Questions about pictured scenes
┏━━
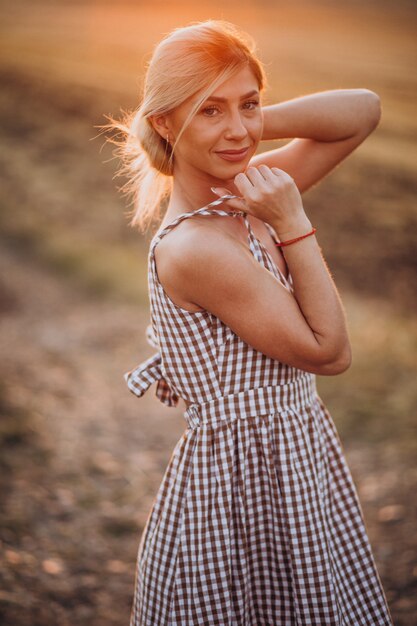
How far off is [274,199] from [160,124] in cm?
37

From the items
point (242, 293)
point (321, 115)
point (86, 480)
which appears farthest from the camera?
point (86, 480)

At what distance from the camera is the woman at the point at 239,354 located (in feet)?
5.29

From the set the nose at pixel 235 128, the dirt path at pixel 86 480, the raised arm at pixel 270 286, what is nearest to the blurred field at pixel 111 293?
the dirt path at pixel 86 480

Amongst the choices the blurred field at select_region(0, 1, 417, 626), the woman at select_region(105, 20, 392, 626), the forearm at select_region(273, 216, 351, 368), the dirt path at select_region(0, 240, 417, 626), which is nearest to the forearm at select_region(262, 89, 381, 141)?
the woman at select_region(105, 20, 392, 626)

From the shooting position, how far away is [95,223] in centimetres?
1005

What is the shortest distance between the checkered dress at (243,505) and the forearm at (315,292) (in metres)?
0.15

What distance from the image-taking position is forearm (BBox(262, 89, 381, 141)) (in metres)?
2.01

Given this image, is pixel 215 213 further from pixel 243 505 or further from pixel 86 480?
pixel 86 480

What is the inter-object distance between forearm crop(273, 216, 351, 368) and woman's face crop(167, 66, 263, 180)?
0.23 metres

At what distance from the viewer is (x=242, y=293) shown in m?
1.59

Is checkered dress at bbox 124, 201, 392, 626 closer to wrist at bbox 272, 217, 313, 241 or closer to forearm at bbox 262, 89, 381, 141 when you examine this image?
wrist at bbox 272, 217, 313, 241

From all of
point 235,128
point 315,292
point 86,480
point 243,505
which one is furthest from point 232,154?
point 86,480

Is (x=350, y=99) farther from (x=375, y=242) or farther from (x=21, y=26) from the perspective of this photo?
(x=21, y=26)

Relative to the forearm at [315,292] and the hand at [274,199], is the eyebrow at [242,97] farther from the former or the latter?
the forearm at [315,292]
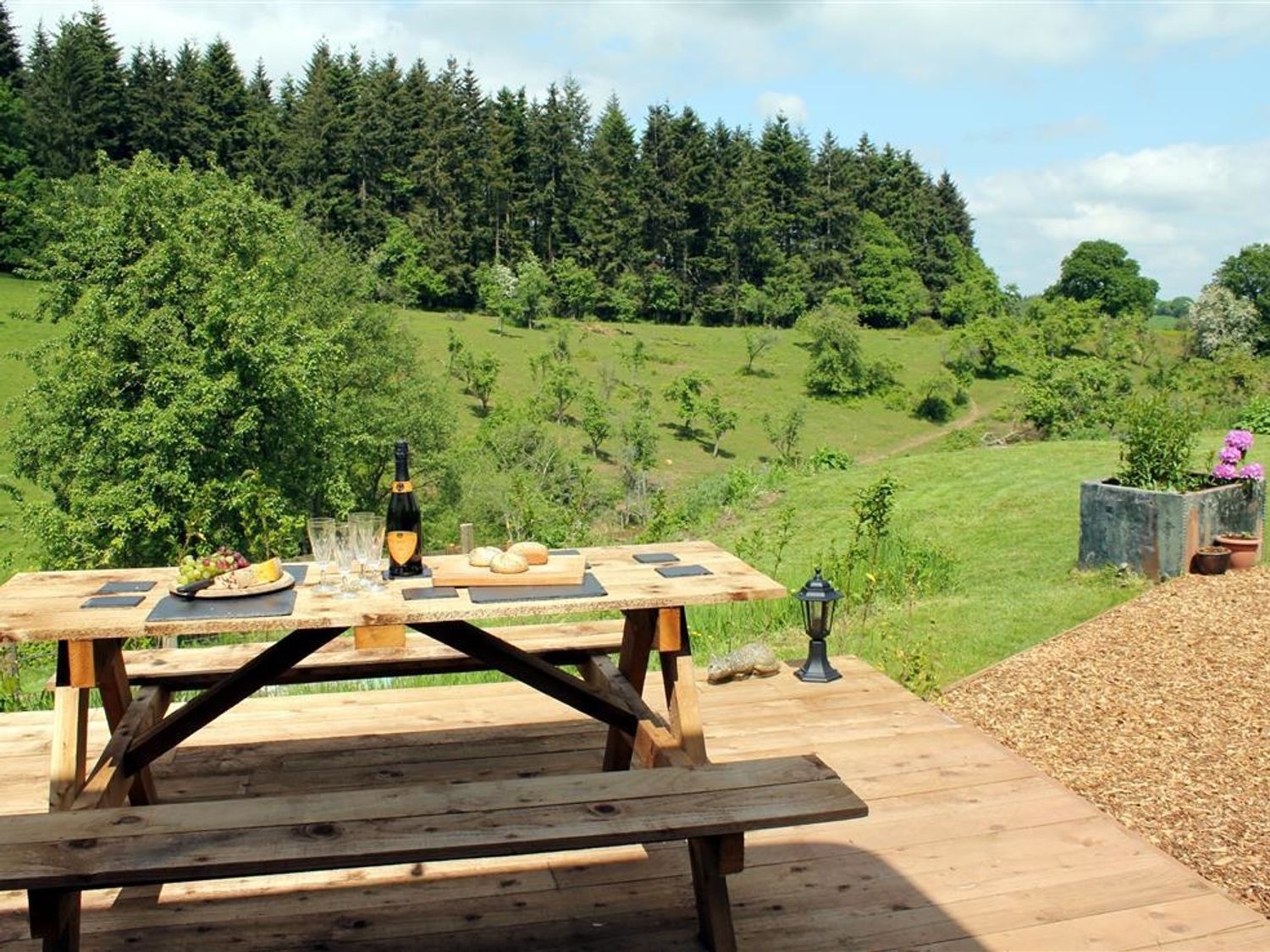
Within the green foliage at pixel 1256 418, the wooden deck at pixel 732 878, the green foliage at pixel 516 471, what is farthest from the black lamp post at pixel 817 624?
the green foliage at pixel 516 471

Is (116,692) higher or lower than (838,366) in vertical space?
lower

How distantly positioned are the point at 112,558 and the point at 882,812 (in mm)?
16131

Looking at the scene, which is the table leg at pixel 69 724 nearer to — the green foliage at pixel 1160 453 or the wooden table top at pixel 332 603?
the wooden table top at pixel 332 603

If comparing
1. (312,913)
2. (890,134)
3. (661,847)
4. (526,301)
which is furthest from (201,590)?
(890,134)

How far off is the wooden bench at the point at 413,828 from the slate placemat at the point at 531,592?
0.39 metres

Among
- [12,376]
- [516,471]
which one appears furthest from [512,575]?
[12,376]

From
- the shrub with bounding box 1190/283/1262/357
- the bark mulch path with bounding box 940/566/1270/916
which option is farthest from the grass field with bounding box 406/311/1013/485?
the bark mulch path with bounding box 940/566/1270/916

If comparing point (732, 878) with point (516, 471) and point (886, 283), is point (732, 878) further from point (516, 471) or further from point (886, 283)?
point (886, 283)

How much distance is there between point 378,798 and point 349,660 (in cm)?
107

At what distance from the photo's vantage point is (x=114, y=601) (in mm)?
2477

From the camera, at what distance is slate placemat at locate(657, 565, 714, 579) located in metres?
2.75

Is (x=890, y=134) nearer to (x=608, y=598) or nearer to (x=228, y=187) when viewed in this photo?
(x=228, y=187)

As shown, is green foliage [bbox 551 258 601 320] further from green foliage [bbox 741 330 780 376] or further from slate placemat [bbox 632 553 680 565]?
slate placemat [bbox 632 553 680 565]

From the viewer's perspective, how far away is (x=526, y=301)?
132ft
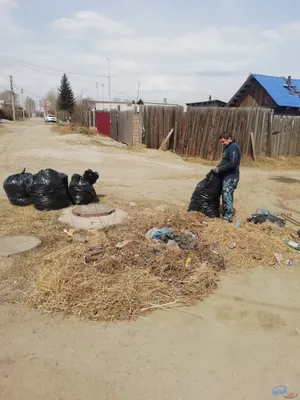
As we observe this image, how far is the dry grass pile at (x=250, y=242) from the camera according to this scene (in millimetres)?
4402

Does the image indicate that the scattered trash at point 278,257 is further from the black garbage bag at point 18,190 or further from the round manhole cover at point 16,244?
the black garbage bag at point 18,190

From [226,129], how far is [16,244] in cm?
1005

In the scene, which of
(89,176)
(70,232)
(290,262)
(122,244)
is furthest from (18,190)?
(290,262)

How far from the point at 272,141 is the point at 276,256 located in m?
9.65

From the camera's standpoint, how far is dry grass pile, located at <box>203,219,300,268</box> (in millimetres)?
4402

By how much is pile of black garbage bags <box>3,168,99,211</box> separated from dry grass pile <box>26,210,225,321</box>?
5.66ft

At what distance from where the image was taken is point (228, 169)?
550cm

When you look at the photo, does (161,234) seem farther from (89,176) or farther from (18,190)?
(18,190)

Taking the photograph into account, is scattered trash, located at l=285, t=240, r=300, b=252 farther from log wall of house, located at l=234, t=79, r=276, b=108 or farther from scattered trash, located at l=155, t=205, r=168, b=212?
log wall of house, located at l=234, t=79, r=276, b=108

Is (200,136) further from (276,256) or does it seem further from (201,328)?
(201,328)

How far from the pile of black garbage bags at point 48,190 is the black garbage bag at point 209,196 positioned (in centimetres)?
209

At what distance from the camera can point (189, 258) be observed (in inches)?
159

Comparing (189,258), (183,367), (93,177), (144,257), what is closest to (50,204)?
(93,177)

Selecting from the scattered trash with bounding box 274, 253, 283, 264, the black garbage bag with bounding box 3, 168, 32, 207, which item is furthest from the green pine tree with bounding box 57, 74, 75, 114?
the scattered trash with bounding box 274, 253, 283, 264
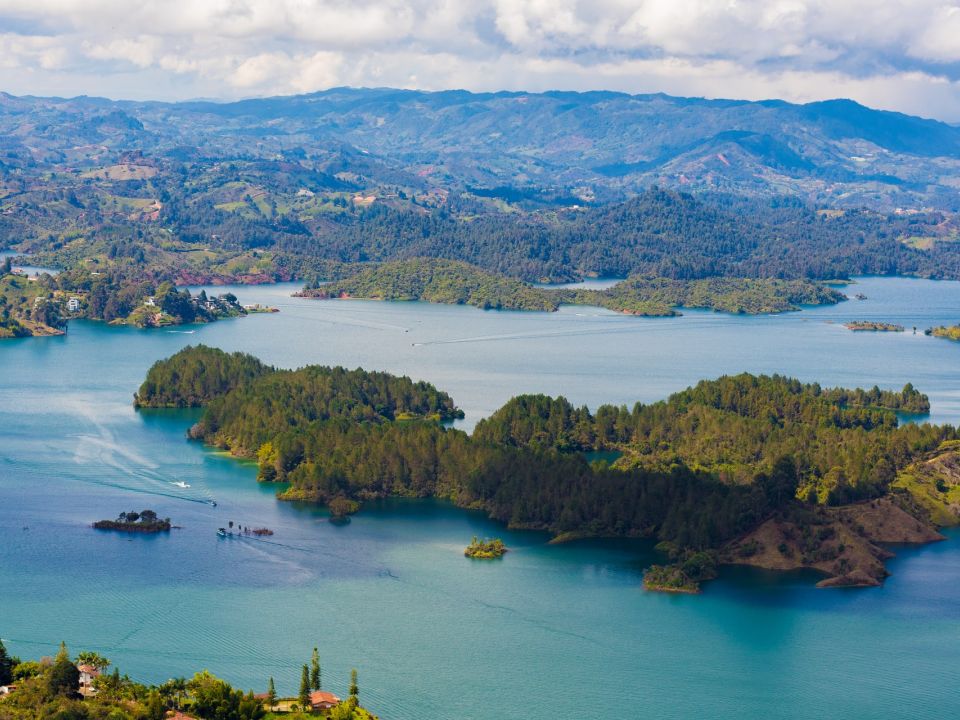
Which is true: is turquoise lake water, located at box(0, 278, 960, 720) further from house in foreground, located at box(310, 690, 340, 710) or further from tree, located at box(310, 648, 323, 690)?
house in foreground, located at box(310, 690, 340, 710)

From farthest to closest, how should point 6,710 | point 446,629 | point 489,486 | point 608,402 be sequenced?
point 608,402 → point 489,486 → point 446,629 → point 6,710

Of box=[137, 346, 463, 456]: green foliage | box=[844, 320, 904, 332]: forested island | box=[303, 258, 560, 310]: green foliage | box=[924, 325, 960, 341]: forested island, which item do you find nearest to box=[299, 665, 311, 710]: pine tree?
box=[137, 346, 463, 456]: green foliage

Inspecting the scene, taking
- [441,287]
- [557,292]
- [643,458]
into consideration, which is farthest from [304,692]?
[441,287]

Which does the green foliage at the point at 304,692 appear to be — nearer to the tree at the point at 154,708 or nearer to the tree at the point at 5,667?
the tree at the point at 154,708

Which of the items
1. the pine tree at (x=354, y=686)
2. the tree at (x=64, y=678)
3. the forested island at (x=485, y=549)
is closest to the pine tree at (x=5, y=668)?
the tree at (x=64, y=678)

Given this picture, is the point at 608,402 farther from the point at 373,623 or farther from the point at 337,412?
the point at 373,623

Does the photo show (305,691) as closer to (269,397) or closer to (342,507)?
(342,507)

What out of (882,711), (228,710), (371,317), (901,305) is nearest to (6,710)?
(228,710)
┗━━
* Exercise prompt
Omit every picture, then reproduce the rest of the listing exactly.

* Exercise response
How far off is [274,199] from [160,124] in cm?
37

From the items
point (242, 293)
point (321, 115)
point (86, 480)
which appears farthest from the camera?
point (86, 480)

At what distance from the camera is the woman at the point at 239,354 located (in feet)?
5.29

From the set the nose at pixel 235 128, the dirt path at pixel 86 480, the raised arm at pixel 270 286, what is nearest to the blurred field at pixel 111 293?
the dirt path at pixel 86 480

Amongst the choices the blurred field at select_region(0, 1, 417, 626), the woman at select_region(105, 20, 392, 626), the forearm at select_region(273, 216, 351, 368), the dirt path at select_region(0, 240, 417, 626), which is nearest to the forearm at select_region(262, 89, 381, 141)?
the woman at select_region(105, 20, 392, 626)

From the shooting position, how far away is [95,223] in centimetres?
1005

What is the shortest distance between the checkered dress at (243,505) and the forearm at (315,292) (in metres)?
0.15

What distance from the image-taking position is forearm (BBox(262, 89, 381, 141)) (in metres)?
2.01

Given this image, is pixel 215 213 further from pixel 243 505 or further from pixel 86 480?
pixel 86 480

What is the inter-object distance between forearm crop(273, 216, 351, 368) and woman's face crop(167, 66, 263, 180)?
0.23 metres

At what distance from the viewer is (x=242, y=293) shown in m?
1.59

Is checkered dress at bbox 124, 201, 392, 626 closer to wrist at bbox 272, 217, 313, 241 or closer to forearm at bbox 262, 89, 381, 141 when you examine this image?
wrist at bbox 272, 217, 313, 241

From all of
point 235,128
point 315,292
point 86,480
point 243,505
which one is furthest from point 232,154?
point 86,480

Is (x=350, y=99) farther from (x=375, y=242) or farther from (x=21, y=26) from the perspective of this photo?
(x=21, y=26)

Relative to the forearm at [315,292] and the hand at [274,199], is the eyebrow at [242,97] farther from the former or the latter?
the forearm at [315,292]
Within the green foliage at pixel 1256 418, the wooden deck at pixel 732 878, the green foliage at pixel 516 471, what is farthest from the black lamp post at pixel 817 624?
the green foliage at pixel 516 471

Is (116,692) higher or lower than (838,366) in vertical space?
lower

How distantly positioned are the point at 112,558 and the point at 882,812 (in mm)?
16131

Looking at the scene, which is the table leg at pixel 69 724 nearer to — the green foliage at pixel 1160 453 or the wooden table top at pixel 332 603?
the wooden table top at pixel 332 603

If comparing
1. (312,913)
2. (890,134)
3. (661,847)
4. (526,301)
which is furthest from (201,590)?
(890,134)

How far off is the wooden bench at the point at 413,828 from the slate placemat at the point at 531,592?
0.39 metres

Among
- [12,376]
- [516,471]
which one appears furthest from [512,575]?
[12,376]

From
- the shrub with bounding box 1190/283/1262/357
- the bark mulch path with bounding box 940/566/1270/916
which option is farthest from the grass field with bounding box 406/311/1013/485?
the bark mulch path with bounding box 940/566/1270/916

If comparing point (732, 878) with point (516, 471) and point (886, 283), is point (732, 878) further from point (516, 471) or further from point (886, 283)?
point (886, 283)

How much distance is there between point 378,798 and point 349,660 (in cm)?
107

At what distance from the photo's vantage point is (x=114, y=601) (in mm)?
2477

From the camera, at what distance is slate placemat at locate(657, 565, 714, 579) located in metres?
2.75

Is (x=890, y=134) nearer to (x=608, y=598) or nearer to (x=228, y=187) when viewed in this photo?
(x=228, y=187)

As shown, is green foliage [bbox 551 258 601 320] further from green foliage [bbox 741 330 780 376] or further from slate placemat [bbox 632 553 680 565]?
slate placemat [bbox 632 553 680 565]

From the viewer's perspective, how far away is (x=526, y=301)?
132ft
As we observe this image, how far is the dry grass pile at (x=250, y=242) from the camera according to this scene (in millimetres)?
4402

Does the image indicate that the scattered trash at point 278,257 is further from the black garbage bag at point 18,190 or further from the round manhole cover at point 16,244?
the black garbage bag at point 18,190

From [226,129], how far is [16,244] in cm?
1005

In the scene, which of
(89,176)
(70,232)
(290,262)
(122,244)
is furthest from (18,190)?
(290,262)

How far from the point at 272,141 is the point at 276,256 located in m?
9.65

From the camera's standpoint, how far is dry grass pile, located at <box>203,219,300,268</box> (in millimetres)?
4402

By how much is pile of black garbage bags <box>3,168,99,211</box> separated from dry grass pile <box>26,210,225,321</box>?
5.66ft

At what distance from where the image was taken is point (228, 169)?
550cm

When you look at the photo, does (161,234) seem farther from (89,176) or farther from (18,190)?
(18,190)

Taking the photograph into account, is scattered trash, located at l=285, t=240, r=300, b=252 farther from log wall of house, located at l=234, t=79, r=276, b=108 or farther from scattered trash, located at l=155, t=205, r=168, b=212?
log wall of house, located at l=234, t=79, r=276, b=108

Is (200,136) further from (276,256) or does it seem further from (201,328)?
(201,328)

How far from the pile of black garbage bags at point 48,190 is the black garbage bag at point 209,196 positioned (in centimetres)?
209

At what distance from the camera can point (189, 258) be observed (in inches)?
159

Comparing (189,258), (183,367), (93,177), (144,257), what is closest to (50,204)?
(93,177)

Selecting from the scattered trash with bounding box 274, 253, 283, 264, the black garbage bag with bounding box 3, 168, 32, 207, which item is furthest from the green pine tree with bounding box 57, 74, 75, 114?
the scattered trash with bounding box 274, 253, 283, 264
Which is true: is turquoise lake water, located at box(0, 278, 960, 720) further from house in foreground, located at box(310, 690, 340, 710) or further from tree, located at box(310, 648, 323, 690)?
house in foreground, located at box(310, 690, 340, 710)

From farthest to closest, how should point 6,710 | point 446,629 | point 489,486 | point 608,402 be sequenced?
point 608,402 → point 489,486 → point 446,629 → point 6,710

Of box=[137, 346, 463, 456]: green foliage | box=[844, 320, 904, 332]: forested island | box=[303, 258, 560, 310]: green foliage | box=[924, 325, 960, 341]: forested island, which item do you find nearest to box=[299, 665, 311, 710]: pine tree?
box=[137, 346, 463, 456]: green foliage

Inspecting the scene, taking
- [441,287]
- [557,292]
- [643,458]
into consideration, which is farthest from [304,692]?
[441,287]

Which does the green foliage at the point at 304,692 appear to be — nearer to the tree at the point at 154,708 or nearer to the tree at the point at 5,667?
the tree at the point at 154,708

Which of the items
1. the pine tree at (x=354, y=686)
2. the tree at (x=64, y=678)
3. the forested island at (x=485, y=549)
is closest to the pine tree at (x=5, y=668)?
the tree at (x=64, y=678)

Given this picture, is the point at 608,402 farther from the point at 373,623 or farther from the point at 337,412?
the point at 373,623

Does the photo show (305,691) as closer to (269,397) or closer to (342,507)?
(342,507)

What out of (882,711), (228,710), (371,317), (901,305) is nearest to (6,710)?
(228,710)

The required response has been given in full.